**Problem details**: Using the records below, copy exactly the part that opens with the line holding "マヌカヘルス マヌカハニーM" and closes with the line holding "山香2020事业单位公开招聘分类考试中小学教师类职业能力倾向测验D类", minus the pictures.

**Input records**:
______________________________

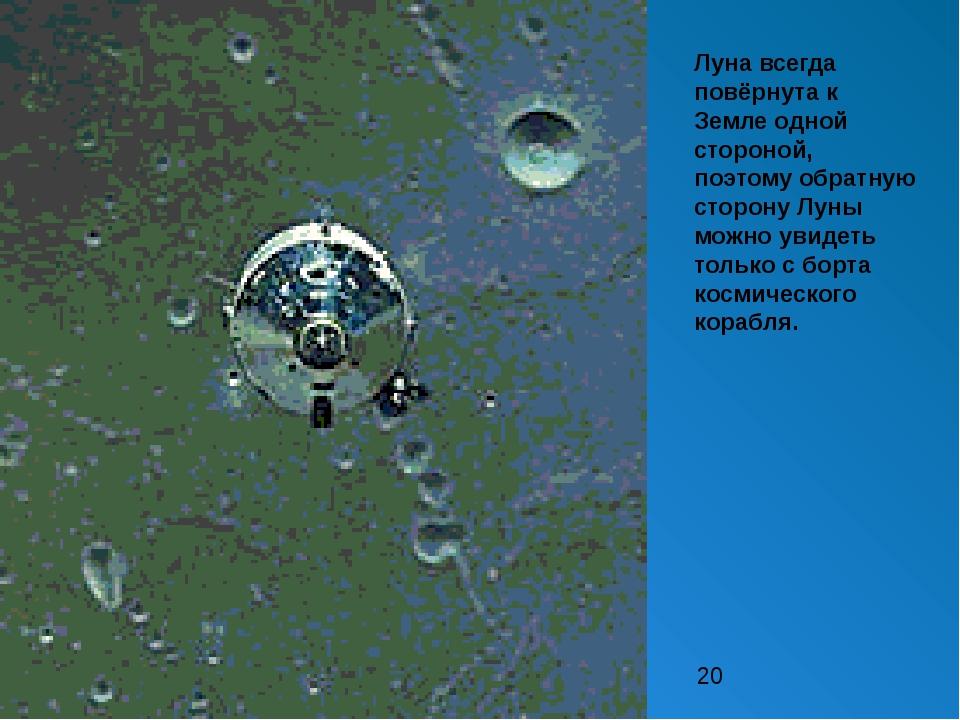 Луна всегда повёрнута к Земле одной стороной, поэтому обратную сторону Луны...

______________________________

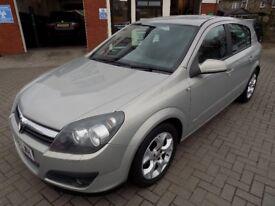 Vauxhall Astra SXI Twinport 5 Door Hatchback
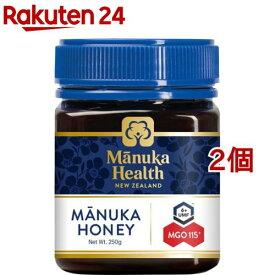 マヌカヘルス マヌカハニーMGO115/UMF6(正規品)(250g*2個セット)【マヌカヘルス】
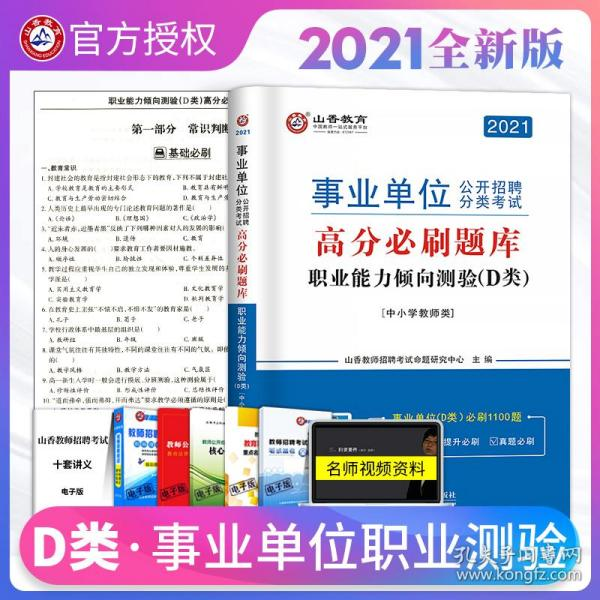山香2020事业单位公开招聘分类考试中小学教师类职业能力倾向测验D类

______________________________

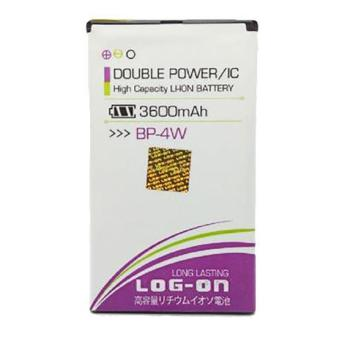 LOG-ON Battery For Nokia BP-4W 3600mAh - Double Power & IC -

______________________________

**Answer to this problem**:
 マヌカヘルス マヌカハニーMGO115/UMF6(正規品)(250g*2個セット)【マヌカヘルス】
山香2020事业单位公开招聘分类考试中小学教师类职业能力倾向测验D类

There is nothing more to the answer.